I posted this in response to another thread, but thought it might be of broader interest, so decided to add a separate post.

_*"What software do you use for designing watches?"*_

This question comes up a lot and for the most part it's a matter of personal preference and budget.

I use Adobe Illustrator to create my drawings. I've been using it professionally now for over 17 years and feel just as comfortable using it to quickly mock up designs as I do using pencil and paper (which I do habitually on ever corner of paper I have or in those long strategic business meetings - yawn).

I also use Adobe Photoshop, though I try to keep this limited to doing only the finishing touches that although I could do in Illustrator, are much easier and faster in Photoshop.

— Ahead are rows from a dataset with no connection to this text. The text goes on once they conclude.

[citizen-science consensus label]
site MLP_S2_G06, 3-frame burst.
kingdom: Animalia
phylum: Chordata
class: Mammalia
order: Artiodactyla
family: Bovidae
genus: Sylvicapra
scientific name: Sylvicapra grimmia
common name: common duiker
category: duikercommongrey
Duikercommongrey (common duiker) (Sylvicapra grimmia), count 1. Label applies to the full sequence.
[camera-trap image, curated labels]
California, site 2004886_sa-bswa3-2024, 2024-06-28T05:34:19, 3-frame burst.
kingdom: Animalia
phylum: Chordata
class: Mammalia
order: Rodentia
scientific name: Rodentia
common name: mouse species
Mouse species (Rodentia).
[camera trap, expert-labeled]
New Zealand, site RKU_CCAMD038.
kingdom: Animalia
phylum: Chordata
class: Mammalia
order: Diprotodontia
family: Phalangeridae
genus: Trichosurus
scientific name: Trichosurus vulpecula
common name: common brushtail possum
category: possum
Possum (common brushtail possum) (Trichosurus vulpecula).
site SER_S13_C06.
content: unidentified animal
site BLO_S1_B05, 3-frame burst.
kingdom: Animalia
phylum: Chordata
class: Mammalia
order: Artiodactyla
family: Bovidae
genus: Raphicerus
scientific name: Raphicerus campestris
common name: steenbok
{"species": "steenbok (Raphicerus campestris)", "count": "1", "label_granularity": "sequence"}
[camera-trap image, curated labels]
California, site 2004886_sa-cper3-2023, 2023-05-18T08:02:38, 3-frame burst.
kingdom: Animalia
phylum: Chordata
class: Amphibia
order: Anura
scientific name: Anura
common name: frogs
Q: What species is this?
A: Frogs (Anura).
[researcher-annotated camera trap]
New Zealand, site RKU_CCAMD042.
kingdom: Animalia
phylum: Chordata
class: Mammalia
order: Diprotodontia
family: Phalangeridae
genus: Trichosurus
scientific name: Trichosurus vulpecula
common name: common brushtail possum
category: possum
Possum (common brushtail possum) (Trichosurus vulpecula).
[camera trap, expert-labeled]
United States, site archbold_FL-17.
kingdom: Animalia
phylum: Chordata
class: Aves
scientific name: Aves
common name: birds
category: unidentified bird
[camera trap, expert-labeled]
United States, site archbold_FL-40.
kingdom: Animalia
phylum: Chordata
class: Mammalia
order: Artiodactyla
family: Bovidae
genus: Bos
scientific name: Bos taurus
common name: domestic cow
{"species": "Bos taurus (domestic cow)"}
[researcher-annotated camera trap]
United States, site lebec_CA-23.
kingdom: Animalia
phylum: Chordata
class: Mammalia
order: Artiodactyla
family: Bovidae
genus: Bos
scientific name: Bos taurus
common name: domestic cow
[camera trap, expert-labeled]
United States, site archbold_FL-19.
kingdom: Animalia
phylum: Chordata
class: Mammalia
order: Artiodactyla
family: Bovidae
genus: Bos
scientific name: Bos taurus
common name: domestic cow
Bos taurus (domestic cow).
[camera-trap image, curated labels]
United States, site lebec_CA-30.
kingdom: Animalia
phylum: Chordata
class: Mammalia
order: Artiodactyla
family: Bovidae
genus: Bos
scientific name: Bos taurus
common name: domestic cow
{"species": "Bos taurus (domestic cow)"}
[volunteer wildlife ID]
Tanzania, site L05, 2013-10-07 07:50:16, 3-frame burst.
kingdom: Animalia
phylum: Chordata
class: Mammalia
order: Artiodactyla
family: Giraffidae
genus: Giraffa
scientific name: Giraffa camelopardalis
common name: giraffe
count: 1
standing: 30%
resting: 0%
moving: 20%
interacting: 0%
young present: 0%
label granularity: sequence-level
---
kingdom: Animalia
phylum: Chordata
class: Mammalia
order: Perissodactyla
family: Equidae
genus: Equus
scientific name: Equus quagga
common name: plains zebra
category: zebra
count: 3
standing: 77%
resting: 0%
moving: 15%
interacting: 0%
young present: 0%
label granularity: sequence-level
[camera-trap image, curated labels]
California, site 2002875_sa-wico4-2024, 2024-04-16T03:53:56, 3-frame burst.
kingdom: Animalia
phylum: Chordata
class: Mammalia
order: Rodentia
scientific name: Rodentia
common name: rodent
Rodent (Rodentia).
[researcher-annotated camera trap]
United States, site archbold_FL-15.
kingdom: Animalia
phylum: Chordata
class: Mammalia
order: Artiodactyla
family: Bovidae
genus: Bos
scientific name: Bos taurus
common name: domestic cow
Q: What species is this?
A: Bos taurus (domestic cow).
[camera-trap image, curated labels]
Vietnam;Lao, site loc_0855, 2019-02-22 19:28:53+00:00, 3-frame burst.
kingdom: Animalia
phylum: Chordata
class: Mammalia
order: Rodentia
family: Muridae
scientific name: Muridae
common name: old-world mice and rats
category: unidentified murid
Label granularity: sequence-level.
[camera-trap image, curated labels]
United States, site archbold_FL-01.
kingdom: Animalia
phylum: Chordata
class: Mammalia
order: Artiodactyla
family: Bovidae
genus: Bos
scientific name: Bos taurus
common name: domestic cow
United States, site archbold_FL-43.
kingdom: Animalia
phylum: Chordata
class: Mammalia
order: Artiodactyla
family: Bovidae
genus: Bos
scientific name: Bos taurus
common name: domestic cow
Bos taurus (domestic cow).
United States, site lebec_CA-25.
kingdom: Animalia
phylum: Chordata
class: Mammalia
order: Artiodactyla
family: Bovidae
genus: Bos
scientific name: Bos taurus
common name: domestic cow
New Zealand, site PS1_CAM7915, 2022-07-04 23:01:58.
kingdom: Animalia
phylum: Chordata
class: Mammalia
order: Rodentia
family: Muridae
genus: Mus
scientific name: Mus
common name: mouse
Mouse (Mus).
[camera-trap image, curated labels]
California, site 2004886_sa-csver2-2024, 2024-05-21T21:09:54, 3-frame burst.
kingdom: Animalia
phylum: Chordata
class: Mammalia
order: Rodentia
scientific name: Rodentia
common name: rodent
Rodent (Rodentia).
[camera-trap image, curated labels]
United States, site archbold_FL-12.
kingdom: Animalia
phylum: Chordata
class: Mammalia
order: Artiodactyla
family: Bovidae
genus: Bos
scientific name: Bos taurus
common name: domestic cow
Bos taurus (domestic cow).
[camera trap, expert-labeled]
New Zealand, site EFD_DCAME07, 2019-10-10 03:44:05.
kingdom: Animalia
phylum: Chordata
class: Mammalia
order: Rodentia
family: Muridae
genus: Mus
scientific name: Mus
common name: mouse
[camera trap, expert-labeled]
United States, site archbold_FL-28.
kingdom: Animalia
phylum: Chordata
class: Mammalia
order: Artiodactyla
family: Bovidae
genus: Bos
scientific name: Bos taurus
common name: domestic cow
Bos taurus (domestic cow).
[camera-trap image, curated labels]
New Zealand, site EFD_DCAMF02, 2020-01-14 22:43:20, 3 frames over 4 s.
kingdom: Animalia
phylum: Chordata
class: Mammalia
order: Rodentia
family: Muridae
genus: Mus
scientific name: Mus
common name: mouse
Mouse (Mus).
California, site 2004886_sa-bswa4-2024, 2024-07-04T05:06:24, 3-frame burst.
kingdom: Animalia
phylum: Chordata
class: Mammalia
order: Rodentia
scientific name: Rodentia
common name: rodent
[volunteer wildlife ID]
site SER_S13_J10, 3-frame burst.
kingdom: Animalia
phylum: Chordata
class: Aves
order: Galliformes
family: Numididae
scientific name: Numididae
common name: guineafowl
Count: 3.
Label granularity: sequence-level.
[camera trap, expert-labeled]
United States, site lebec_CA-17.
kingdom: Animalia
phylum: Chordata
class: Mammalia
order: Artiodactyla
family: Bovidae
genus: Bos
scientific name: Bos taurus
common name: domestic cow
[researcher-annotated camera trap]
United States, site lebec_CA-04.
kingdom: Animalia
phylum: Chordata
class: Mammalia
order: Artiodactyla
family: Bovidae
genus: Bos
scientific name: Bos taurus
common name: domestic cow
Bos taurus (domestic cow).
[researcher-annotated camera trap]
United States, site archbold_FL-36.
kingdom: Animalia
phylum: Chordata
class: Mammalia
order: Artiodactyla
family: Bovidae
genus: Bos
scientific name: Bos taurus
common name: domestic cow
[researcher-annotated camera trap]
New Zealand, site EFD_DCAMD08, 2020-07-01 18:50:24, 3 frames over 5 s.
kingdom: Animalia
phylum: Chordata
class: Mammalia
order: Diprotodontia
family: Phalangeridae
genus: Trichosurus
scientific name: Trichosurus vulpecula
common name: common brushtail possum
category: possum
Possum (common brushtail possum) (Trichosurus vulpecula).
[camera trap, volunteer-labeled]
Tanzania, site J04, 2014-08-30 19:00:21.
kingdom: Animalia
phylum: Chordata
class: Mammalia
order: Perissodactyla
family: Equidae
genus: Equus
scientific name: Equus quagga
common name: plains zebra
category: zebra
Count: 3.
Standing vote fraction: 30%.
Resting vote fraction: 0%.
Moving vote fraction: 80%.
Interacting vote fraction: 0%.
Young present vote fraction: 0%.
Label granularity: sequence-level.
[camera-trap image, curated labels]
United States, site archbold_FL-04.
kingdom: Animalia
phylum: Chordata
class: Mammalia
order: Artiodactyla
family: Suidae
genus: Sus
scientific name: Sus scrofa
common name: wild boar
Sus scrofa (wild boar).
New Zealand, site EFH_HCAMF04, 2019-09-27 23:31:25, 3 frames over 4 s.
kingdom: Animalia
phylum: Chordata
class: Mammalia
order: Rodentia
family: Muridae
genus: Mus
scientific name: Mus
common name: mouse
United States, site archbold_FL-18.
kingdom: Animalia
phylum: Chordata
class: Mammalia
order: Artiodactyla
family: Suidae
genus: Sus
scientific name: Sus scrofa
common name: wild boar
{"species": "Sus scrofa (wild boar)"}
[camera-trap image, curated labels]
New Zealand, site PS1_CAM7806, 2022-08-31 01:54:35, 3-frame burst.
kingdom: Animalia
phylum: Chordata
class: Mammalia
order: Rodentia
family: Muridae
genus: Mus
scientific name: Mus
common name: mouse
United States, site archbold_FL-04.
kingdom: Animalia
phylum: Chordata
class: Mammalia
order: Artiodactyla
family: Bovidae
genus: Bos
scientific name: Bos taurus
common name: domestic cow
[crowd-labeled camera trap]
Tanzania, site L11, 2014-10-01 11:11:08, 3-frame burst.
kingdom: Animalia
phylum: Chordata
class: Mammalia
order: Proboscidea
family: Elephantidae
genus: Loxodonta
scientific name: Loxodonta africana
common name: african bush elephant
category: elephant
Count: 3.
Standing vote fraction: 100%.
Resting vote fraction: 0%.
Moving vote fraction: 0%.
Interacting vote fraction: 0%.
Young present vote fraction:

I find the combination of the two tools give me exactly what I need and the fact that the designs are vector based and not pixel based means that I can work in minute detail and scale my images to whatever size I need (I have a full color poster print of my first Doxa blueprint on my home office wall - it's breathtaking).

Both of these tools are $$$ and not ideal for everyone, I'm very fortunate to have them and to have had many years of practice using them to the point where they are second nature.

There are many good free tools out there that mimic both of the tools I use, some are even available as standalone applications that do not require any installation and can be installed on a USB thumbdrive - a sort of design studio in your pocket! I've used one of these (portable GIMP) in a business situation where I was working on a computer in a controlled "secure "environment and was not given rights to install applications - it worked great and saved the day!

Here's some information on two great *free* applications that I hope will help those who do not have $$$ to spend.

*GIMP Portable* is a totally free, fully-fledged Photoshop alternative, I've used this and it is awesome.
http://portableapps.com/apps/graphic.../gimp_portable

*InkScape* is an Open Source *free* vector graphics editor, with capabilities similar to Illustrator, Freehand, CorelDraw, using the W3C standard Scalable Vector Graphics (SVG) file format.
http://www.inkscape.org/

Let me know if this was helpful to anyone.


----------



## Graeme

As Brian said, it's between personal preferance and buget, I started off using Corel DRAW 8 I found it to be alot more user friendly than Adobe illustrator, and I went on to learn Macromedia Flash and I now do all my drawings with it, you can find Flash along with adobe photoshop and illustrator on the Adobe web site and you can download trial versions of each and give them a try.


----------